With approval of the GM, such mortal servants can be acquired through the various means available to a supernatural character. This should be paid for with an aspect or by altering an aspect to reflect the servant and the nature of his or her connection to your character. Jot down a few aspects that describe the character and this may all be that's necessary for the new servant to enter play. If a writeup is needed, then assume a peak skill of no more than 2 steps lower than supernatural character's peak skill. So if your character has a peak skill of Great (+4), then your servant should not have a skill higher than Fair (+2). Jot down some skills and a few stunts. Stress boxes are calculated as normal, and you are done! This is essentially built and played as a supporting npc.


Option: Advancing Servants[edit]

This option does not apply to Spirit Allies or Ally Groups.

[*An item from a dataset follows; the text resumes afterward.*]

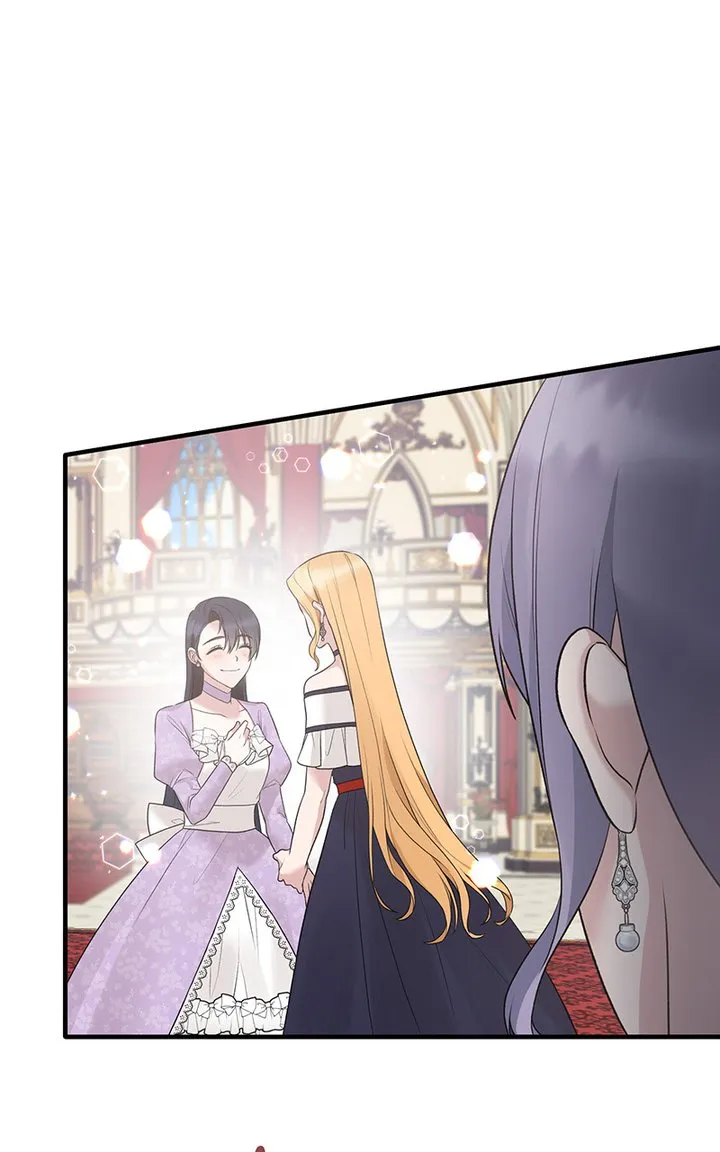 Read Angelic Lady FR Manga Online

If a servant has been with your character for a long time, it can evolve and change alongside your character. Changing aspects and swapping skills or stunts works the same way for your servant as it does for your character. If your character advances high enough, then the servant will also evolve. For example, if your character advances his Great (+4) peak skill to Superb (+5), he can also advance his sidekick from a Fair (+2) to Good (+3) supporting character. You should take care to arrange the skills in columns, if not a pyramid.

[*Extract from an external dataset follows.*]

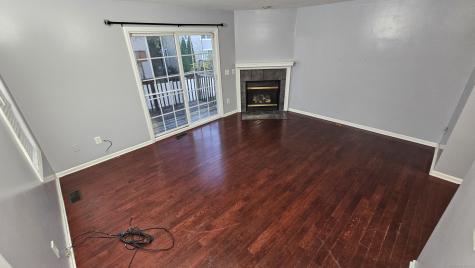 78 Lee Avenue Danbury CT 06810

Further advancement is possible with GM permission. Skill points earned through play for your PC can be instead spent to raise a skill for your servant. This can allow you to break the rule regarding the peak skill of your servant. You can also spend your PC's Refresh to purchase new stunts for your servant.


Playing Servants[edit]

If the GM agrees, you can role play your servant character in scenes in which your main PC is not present. Your servant has no Fate points of her own, but the GM may allow you to dip into the Refresh pool your PC has. Also, don't forget that compels on your servant will generate Fate points, too!


Spirit Ally[edit]

Some supernaturals that form a group might forge an alliance with a spirit that, while incorporeal, can nonetheless aid them in many ways. After discussion with the players, the GM should jot down some aspects that describe the entity. Each member of the group should then tailor an aspect to reflect their new alliance. Since it is incorporeal, it will generally not directly intervene or physically aid it's allies, but it can provide other forms of assistance in the form of aspects.

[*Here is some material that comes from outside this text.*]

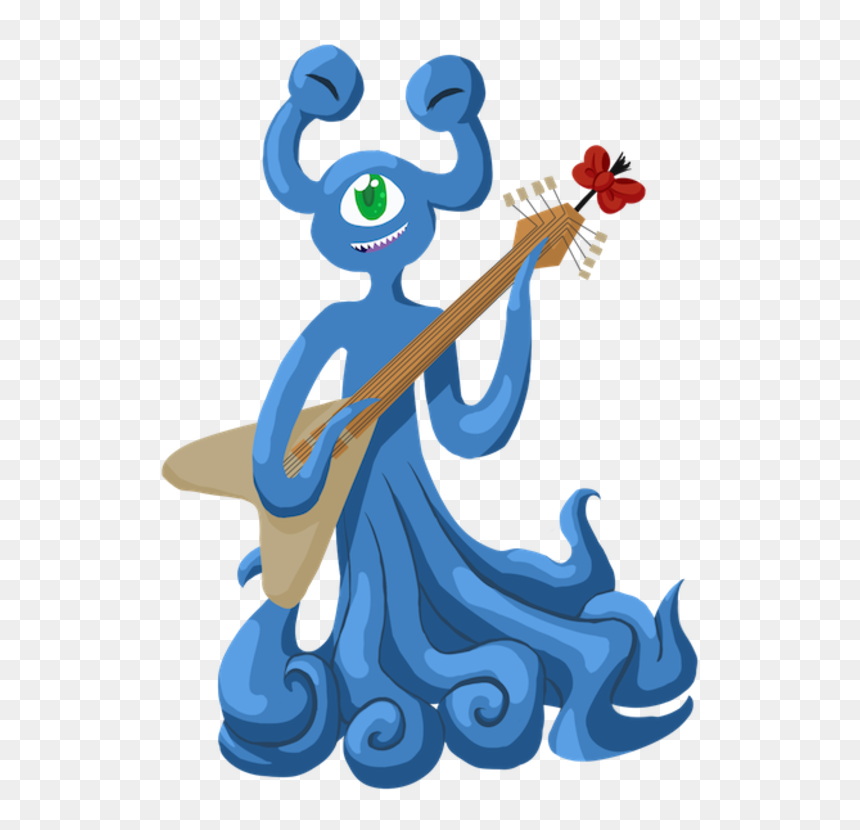 Earthbound / Mother Clipart , Png Download - Mother Cognitive Dissonance, Transparent Png - mother clipart png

For example if there is some information or knowledge that it makes sense for the spirit to have, then the player can invoke their Spirit Ally aspect to gain a bonus on rolls that use that sort of knowledge. A group might ask a spirit to watch over a location for a certain length of time and inform them of intruders. Such tasks will be done, if in accordance to the spirit's own nature or wishes, for free. Asking the spirit to do something it doesn't care to do or doesn't like to do might require the a favor, task, or payment of one or more Fate points from the group, depending on the nature and difficulty of the task.


Ally Groups[edit]

Other supernaturals might employ small groups of allies. Examples include cops who owe them favor, a street gang they have taken over, a pod of ravening blood slaves, a friendly group of supernaturals, etc. The character should again take an aspect to reflect what the group is and describe the relationship. The aspect can then be invoked to gain a bonus to rolls that the allies might assist with. Or, if needed, they can be described using nameless NPC rules. As a rule of thumb, you might be able to call upon:

  • as many as four or five Average (+1) nameless mortals with a couple skills at Average and no stress boxes
  • a few Fair (+2) more competent nameless mortals with a handful of skills no higher than Fair and one stress box
  • or a one or two young or newly made nameless supernaturals with a peak skill of Good (+3).

The level should be determined by the aspect. For example, a group of hobos that have your back might qualify only as Average nameless mortals, but you get a bunch of them. A street gang dedicated to you might be a bit more competent as Fair (+2) nameless npcs, and you can call on three of them at a time.

Larger and more powerful groups might be better described using the Organization extra.